# BICROSSER BMX INFO



## mrg (May 8, 2018)

Any info on this BICROSSER R&R bmx bike, drum brakes with a 3 speed cluster, only found a couple over the years but were in foreign collections and no info in English ?.


----------



## mrg (Jun 20, 2018)

anybody know anything?


----------



## Lars Cohn (Jun 20, 2018)

Never seen one before. Is this the same company?
https://bmxmuseum.com/bikes/rr/


----------



## Lars Cohn (Jun 20, 2018)




----------



## Lars Cohn (Jun 20, 2018)

Probably a Japanese brand


----------



## bairdco (Jun 21, 2018)

I googled "bicrosser" and got nothing but transexual porn.


----------



## mrg (Sep 2, 2018)

Any info, it's time to sell it!


----------



## mrg (Mar 20, 2019)

Kick this back up again after a few months?


----------



## mrg (Apr 3, 2019)

UP^


----------



## Bikerider007 (Apr 5, 2019)

Maybe R&R made it as a moto type bike but the rear derailleur is early to mid 70s. And it looks MTB.


----------



## Jeffer (Aug 7, 2019)

I have one its yellow I got at auction. I can't find no info on it thoufht about restoring it


----------



## BigJosh (Aug 26, 2019)

Was searching for pics of this bike...
I had a yellow one in NorCal in late 1976 early 1977. My Dad did a lot of business in Japan at the time and had one sent over in a container with other items.
I was 7 at the time, it was awesome...it loved to jump stuff. Pretty sure it fit OK, I was average size kid. I don't remember mine having a rear rack...I would have surely had my buddies riding on back. Looked in photo albums for pic of bike and I and could not find any...


----------



## mrg (Aug 31, 2019)

Jeffer said:


> I have one its yellow I got at auction. I can't find no info on it thoufht about restoring it
> 
> View attachment 1043050



Any progress or info yet, hope you didn't "restore" to much OG paint there, just bring it back as close to original as you can.


----------



## Phil_bicro (Sep 19, 2019)

Looks like a Japanese brand
https://www.webstagramsite.com/media/Bykk1snnggQ


----------



## BigJosh (Sep 24, 2019)

Phil_bicro said:


> Looks like a Japanese brand
> https://www.webstagramsite.com/media/Bykk1snnggQ



Absolutely it was.


----------



## West is the Best (Nov 28, 2019)

Do you still have this bike? i would like to buy it.

Happy Thanksgiving.


----------



## mrg (Dec 1, 2019)

Yes I still have it and I'm still looking for info, anybody before it goes in the for sale section?


----------



## Wesley (Dec 29, 2019)

mrg said:


> Yes I still have it and I'm still looking for info, anybody before it goes in the for sale section?
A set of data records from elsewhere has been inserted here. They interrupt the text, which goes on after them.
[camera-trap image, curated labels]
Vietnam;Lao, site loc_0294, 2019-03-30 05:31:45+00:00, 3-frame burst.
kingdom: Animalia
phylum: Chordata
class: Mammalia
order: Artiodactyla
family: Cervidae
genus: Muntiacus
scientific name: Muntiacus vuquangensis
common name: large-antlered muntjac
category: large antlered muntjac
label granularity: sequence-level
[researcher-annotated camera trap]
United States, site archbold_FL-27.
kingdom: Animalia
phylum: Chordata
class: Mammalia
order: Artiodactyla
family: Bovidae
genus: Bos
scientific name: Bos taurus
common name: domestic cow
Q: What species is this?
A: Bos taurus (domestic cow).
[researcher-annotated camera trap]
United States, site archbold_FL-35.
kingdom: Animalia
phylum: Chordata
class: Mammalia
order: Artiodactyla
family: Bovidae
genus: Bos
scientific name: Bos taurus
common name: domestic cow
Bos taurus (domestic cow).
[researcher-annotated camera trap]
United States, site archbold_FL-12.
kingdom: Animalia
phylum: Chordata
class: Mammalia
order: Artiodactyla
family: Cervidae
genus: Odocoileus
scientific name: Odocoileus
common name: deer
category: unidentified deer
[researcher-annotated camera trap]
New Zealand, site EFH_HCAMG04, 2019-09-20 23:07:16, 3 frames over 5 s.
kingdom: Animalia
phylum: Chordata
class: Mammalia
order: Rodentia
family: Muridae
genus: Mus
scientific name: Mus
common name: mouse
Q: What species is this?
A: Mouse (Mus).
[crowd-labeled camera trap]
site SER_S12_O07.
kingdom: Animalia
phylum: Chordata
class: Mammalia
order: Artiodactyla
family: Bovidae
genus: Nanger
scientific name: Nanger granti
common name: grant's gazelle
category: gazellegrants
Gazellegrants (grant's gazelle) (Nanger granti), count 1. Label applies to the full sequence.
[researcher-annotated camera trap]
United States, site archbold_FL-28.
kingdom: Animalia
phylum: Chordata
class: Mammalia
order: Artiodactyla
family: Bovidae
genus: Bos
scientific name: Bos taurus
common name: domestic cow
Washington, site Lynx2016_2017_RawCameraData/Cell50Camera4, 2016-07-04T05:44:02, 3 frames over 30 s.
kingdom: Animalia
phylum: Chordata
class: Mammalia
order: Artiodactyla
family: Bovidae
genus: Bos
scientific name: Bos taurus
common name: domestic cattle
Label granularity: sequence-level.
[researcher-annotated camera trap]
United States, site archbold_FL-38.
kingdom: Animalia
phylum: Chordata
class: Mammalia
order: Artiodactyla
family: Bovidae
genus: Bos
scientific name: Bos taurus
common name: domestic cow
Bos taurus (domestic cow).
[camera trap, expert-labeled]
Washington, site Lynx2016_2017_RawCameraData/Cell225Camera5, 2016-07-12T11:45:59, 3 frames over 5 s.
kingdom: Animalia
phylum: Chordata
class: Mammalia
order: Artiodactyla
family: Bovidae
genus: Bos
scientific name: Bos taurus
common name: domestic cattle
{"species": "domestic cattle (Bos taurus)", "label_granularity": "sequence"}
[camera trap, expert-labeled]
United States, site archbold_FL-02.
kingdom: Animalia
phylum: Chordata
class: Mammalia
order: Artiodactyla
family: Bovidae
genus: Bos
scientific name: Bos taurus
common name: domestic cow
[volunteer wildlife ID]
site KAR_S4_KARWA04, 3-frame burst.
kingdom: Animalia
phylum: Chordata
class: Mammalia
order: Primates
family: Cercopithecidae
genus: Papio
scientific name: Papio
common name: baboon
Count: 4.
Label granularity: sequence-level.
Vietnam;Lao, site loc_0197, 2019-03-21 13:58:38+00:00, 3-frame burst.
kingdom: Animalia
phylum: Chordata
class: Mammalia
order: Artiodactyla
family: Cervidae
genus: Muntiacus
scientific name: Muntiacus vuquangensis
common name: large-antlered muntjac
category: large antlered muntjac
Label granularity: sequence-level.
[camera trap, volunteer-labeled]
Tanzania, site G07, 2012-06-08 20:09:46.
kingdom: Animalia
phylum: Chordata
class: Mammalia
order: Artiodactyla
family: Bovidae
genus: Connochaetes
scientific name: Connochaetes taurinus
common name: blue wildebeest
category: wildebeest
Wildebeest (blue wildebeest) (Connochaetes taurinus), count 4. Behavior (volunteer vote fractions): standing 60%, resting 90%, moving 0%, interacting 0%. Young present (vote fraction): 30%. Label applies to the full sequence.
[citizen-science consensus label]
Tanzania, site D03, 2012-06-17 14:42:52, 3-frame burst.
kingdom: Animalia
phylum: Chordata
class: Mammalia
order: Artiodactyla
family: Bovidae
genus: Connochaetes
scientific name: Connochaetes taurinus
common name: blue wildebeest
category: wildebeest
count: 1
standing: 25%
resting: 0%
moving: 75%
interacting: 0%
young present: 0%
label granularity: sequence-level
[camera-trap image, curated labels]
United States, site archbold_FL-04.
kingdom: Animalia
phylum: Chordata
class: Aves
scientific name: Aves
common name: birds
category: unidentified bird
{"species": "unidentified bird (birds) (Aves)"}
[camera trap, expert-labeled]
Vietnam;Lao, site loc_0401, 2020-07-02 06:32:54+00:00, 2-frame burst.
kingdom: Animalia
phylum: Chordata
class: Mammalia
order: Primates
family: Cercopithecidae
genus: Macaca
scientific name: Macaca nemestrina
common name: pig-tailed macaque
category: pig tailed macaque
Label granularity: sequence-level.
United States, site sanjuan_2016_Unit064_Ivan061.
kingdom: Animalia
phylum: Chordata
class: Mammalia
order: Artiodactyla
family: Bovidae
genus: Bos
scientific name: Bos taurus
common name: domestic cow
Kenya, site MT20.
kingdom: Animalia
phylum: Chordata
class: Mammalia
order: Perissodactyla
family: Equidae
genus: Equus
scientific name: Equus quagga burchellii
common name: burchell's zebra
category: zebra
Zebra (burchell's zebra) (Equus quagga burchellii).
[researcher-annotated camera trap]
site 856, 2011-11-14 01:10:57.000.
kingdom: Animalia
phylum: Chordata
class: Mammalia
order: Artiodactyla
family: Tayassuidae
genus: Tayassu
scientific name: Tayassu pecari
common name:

Hello There!!  I've been looking for one of these for years! I had an orange one in the 70's! I saved my money, and my dad picked it up for $75 at a Stinker Station gas station. There was only one other person in our town that had one. Mine got destroyed while I was gone in the Navy. Last bike I ever bought! Built very stout but was too heavy to race. Great bike!! Glad I finally got to see one again. Thought maybe I had lost my mind or something.


----------



## mrg (Dec 29, 2019)

Never heard of a Stinker station, is that a Idaho thing?, It's now in the for sale section.


----------



## Chrisinoregon (Apr 7, 2021)

I'm not sure where to find parts to restore it. It is supposed to have a front mud guard or fender. It's also supposed to have a rear fender held in place by a chrome rack that attaches to the bike where the top of the shocks mount. Just like Big Josh, I had one of these in Modesto, Ca in about '77. Three speeds with drum brakes, a Rea swing arm and shocks. They were marketed through R&R through local bike shops. They kinda came and went pretty quickly. Mine was orange. Lots of great memories on that bike.


----------